Seismic velocity and Poisson's ratio tomography of the crust beneath southwest Anatolia: an insight into the occurrence of large earthquakes

Salah M. K., Sahin S., Destici C.

JOURNAL OF SEISMOLOGY, vol.11, no.4, pp.415-432, 2007 (SCI-Expanded) identifier identifier

  • Publication Type: Article / Article
  • Volume: 11 Issue: 4
  • Publication Date: 2007
  • Doi Number: 10.1007/s10950-007-9062-2
  • Journal Indexes: Science Citation Index Expanded (SCI-EXPANDED), Scopus
  • Page Numbers: pp.415-432
  • Süleyman Demirel University Affiliated: Yes


The western part of Anatolia is one of the most seismically and tectonically active continental regions in the world, and much of it has been undergoing NS-directed extensional deformation since the Early Miocene. In this study, we determine 3-D tomographic images of the crust under the southwestern part of the North Anatolian Fault Zone by inverting a large number of arrival time data of P and S waves.
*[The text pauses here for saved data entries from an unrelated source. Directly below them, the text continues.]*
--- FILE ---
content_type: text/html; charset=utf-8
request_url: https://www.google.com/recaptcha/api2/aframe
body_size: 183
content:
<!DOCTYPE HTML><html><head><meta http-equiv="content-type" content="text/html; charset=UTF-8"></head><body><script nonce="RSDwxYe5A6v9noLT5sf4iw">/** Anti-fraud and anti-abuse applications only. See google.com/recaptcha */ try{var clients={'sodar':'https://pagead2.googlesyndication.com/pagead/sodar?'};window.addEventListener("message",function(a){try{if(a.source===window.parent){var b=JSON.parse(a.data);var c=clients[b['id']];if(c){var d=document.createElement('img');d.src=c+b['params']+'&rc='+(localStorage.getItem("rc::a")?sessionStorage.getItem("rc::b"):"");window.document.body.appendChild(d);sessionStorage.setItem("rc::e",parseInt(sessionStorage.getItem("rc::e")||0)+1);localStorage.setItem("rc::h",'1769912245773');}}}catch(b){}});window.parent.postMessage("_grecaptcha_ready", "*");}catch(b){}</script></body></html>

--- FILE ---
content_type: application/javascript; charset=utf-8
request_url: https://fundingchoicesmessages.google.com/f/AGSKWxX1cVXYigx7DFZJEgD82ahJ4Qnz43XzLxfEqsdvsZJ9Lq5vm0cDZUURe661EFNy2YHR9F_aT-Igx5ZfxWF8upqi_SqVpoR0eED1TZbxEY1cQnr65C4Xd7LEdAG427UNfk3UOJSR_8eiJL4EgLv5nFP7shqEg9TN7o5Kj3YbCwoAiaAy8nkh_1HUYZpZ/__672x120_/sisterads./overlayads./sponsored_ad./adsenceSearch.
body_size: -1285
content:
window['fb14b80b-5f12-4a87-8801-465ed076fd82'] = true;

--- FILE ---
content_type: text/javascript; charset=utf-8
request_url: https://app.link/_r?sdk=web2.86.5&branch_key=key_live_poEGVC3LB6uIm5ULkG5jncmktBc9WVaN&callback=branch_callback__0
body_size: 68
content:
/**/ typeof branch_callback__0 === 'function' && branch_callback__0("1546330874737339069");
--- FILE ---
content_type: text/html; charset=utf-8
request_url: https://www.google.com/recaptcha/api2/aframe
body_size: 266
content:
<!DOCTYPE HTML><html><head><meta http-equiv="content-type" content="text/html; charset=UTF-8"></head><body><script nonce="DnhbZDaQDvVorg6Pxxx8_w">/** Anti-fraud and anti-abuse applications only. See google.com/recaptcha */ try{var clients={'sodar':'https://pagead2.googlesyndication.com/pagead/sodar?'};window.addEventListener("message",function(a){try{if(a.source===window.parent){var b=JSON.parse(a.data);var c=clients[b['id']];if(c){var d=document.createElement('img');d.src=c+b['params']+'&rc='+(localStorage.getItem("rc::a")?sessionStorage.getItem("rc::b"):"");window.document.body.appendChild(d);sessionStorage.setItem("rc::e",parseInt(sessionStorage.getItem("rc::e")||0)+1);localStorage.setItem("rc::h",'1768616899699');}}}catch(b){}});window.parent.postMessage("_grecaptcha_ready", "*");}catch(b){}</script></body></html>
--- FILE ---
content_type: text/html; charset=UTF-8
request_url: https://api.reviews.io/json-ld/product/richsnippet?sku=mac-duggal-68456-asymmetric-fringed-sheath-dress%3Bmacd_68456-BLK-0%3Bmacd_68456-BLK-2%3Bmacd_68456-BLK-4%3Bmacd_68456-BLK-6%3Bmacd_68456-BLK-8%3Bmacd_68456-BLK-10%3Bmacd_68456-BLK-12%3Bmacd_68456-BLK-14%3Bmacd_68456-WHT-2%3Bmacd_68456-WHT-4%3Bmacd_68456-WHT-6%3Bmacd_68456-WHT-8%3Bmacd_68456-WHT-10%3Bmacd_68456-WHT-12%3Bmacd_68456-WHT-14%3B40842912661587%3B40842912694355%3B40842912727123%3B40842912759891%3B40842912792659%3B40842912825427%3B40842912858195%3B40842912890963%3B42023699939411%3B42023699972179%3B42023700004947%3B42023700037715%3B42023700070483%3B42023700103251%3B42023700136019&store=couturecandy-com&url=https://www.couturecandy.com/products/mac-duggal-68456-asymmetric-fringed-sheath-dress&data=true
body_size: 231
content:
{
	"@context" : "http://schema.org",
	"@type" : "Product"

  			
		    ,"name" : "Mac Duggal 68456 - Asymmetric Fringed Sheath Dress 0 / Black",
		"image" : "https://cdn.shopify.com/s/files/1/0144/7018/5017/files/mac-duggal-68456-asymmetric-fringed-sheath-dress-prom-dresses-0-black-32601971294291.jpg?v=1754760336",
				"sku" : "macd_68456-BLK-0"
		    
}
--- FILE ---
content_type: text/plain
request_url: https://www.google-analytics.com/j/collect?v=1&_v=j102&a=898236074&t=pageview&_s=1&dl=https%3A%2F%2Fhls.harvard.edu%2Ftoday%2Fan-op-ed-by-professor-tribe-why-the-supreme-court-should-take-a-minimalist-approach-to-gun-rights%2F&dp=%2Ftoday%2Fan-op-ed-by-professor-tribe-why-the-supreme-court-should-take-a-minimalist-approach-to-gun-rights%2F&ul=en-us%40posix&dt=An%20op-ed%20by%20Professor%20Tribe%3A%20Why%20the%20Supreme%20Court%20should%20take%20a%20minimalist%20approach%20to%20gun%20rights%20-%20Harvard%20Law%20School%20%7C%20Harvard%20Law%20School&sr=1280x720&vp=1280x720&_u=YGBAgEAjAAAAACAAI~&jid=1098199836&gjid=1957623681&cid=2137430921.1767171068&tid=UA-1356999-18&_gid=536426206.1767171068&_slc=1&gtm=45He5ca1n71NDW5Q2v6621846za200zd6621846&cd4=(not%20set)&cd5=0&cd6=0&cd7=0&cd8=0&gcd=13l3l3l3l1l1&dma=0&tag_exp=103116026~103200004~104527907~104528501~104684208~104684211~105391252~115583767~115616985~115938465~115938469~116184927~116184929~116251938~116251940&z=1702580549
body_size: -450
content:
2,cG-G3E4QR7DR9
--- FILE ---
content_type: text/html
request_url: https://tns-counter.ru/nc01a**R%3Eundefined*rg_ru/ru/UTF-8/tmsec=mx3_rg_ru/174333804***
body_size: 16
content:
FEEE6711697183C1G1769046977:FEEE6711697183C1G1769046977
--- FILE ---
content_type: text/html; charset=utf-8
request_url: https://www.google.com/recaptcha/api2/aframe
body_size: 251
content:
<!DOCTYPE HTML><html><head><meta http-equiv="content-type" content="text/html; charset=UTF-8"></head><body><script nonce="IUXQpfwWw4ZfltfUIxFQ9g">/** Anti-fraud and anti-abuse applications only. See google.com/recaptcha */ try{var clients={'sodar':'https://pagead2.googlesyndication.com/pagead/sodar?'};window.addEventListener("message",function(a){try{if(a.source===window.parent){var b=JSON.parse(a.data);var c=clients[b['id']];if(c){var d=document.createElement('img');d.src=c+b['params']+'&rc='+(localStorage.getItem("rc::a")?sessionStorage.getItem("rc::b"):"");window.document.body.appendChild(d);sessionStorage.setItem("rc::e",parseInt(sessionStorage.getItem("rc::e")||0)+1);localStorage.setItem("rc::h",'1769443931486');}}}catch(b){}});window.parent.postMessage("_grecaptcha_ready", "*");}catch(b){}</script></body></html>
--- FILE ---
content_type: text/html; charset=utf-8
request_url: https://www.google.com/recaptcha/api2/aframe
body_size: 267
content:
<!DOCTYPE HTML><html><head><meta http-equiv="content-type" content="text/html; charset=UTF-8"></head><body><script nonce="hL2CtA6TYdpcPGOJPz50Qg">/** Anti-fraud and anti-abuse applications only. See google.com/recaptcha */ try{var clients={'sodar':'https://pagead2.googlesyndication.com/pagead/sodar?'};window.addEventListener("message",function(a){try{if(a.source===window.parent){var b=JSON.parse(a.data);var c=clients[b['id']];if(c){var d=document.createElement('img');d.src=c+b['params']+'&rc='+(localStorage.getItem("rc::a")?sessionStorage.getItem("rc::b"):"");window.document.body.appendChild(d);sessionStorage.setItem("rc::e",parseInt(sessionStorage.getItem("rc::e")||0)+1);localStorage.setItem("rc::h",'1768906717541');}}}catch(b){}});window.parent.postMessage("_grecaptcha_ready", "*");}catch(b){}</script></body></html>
From the obtained P- and S-wave velocity models, we estimated the Poisson's ratio structures for a more reliable interpretation of the obtained anomalies. Our tomographic results confirmed the major tectonic features detected by previous studies and revealed new structural heterogeneities related to the active seismotectonics of the studied area. High P-wave velocity anomalies are recognized near the surface, while at deeper crustal layers, low P-wave velocities are widely distributed. The crustal S-wave velocity and Poisson's ratio exhibit more structural heterogeneities compared to the P-wave velocity structure. Microearthquake activity is intense along highly heterogeneous zones in the southwestern part, which is characterized by low to high P-wave velocity, low S-wave velocity, and high Poisson's ratio anomalies. Large earthquakes are also concentrated in zones dominated by low velocities and low to high Poisson's ratios. Results of the checkerboard and synthetic tests indicate that the imaged anomalies are reliable features down to a depth of 25 km. Moreover, they are consistent with many geological and geophysical results obtained by other researchers along the southwestern part of the North Anatolian Fault Zone.